ABOUT THIS TASK:
Please reproduce the part of the Venezuela event report starting with "Summary of the" and going on through "human rights violations.", word for word.

Report by: Diana Sposito, Research Associate PILPG-NL

Highlights: 

Venezuela is in the process of pursuing justice for victims of serious human rights violations committed in the state. The engagement of the international community, more specifically the International Criminal Court, is key to this process. Secretary-General of the OAS, Luis Almagro, left an important message that, at this very exact moment, there are serious human rights abuses being committed in Venezuela and that justice for victims becomes more and more important each day.

Speakers:

  • Paolina Massidda (Principal Counsel at the Office of Public Counsel for Victims ICC)

  • Rodrigo Diamanti  (Moderator, Director of the NGO Un Mundo Sin Mordaza)

  • Luis Almagro (Secretary-General of the Organization of American States - OAS)

  • Carlos Briceno (Legal Coordinator of the NGO Defiende Venezuela)

  • Rod Rastan (Legal Advisor in the Office of the Prosecutor at the International Criminal Court)

  • Omar Pinango (Laywer and Member of the NGO Defiende Venezuela)

Summary of the Event: 

The first speaker, Luis Almagro, Secretary-General of the Organization of American States - OAS, provided an overview of the human rights situation in Venezuela. He highlighted the importance of justice in society, mainly focusing on Venezuela. According to him, Venezuela faces a sort of dictatorship, which is different from all other states because of the lack of armed conflict. The Venezuelan government faces accusations of being involved in drug trafficking, corruption, and other serious human rights violations.

The OAS Secretary-General pointed out that there is no justice in the state, and impunity is prevalent. He claimed that the national judiciary is partial, non-independent, and that there is only an impression that it seeks justice when, in reality, it has been covering or diminishing grave abuses. The panelist urged the international community and the ICC to take action to remediate such abuses and hopes that Venezuelans will find justice someday.

The second speaker, Rod Rastan, Legal Advisor in the Office of the Prosecutor at the International Criminal Court, explained how the ICC’s Preliminary Examination (PE) proceedings work and updated the participants on the current status of the PE in Venezuela. He first explained that there are two PEs usually opened - one that determines whether it will open an investigation, and another that determines which crimes were committed. This process has no fixed period and depends on the situation.

DATA EXTRACT:
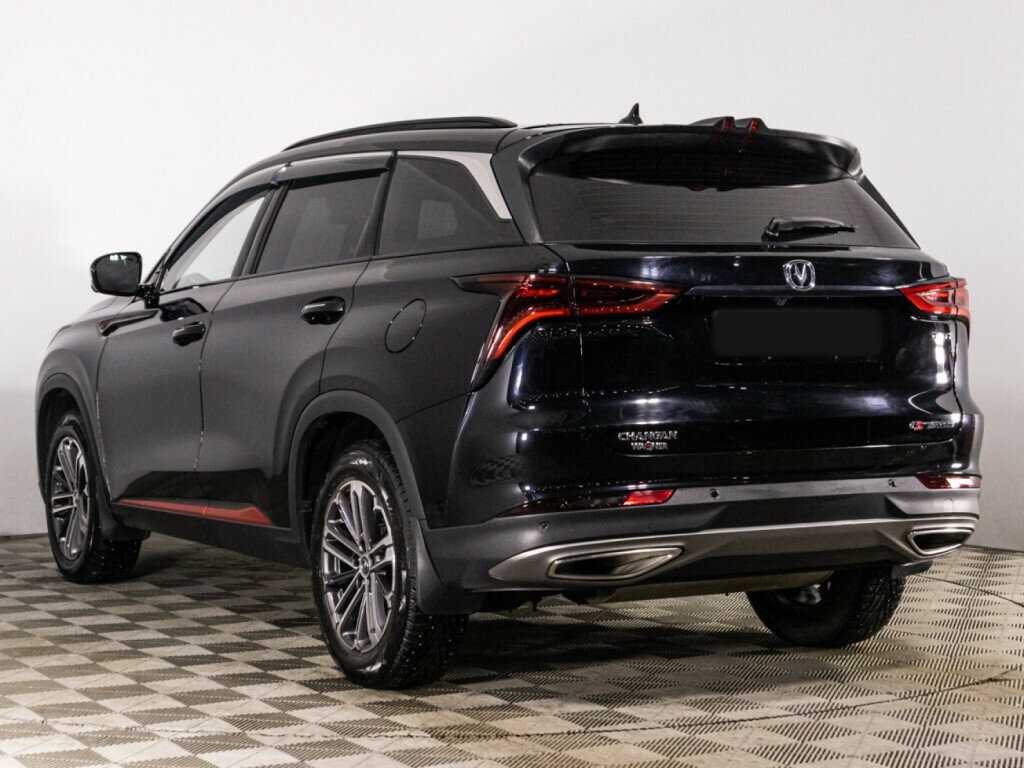 Б/У Чанган CS75 Plus 2023 года. Фото: #6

SOLUTION FOR THIS PROBLEM:
Summary of the Event: 

The first speaker, Luis Almagro, Secretary-General of the Organization of American States - OAS, provided an overview of the human rights situation in Venezuela. He highlighted the importance of justice in society, mainly focusing on Venezuela. According to him, Venezuela faces a sort of dictatorship, which is different from all other states because of the lack of armed conflict. The Venezuelan government faces accusations of being involved in drug trafficking, corruption, and other serious human rights violations.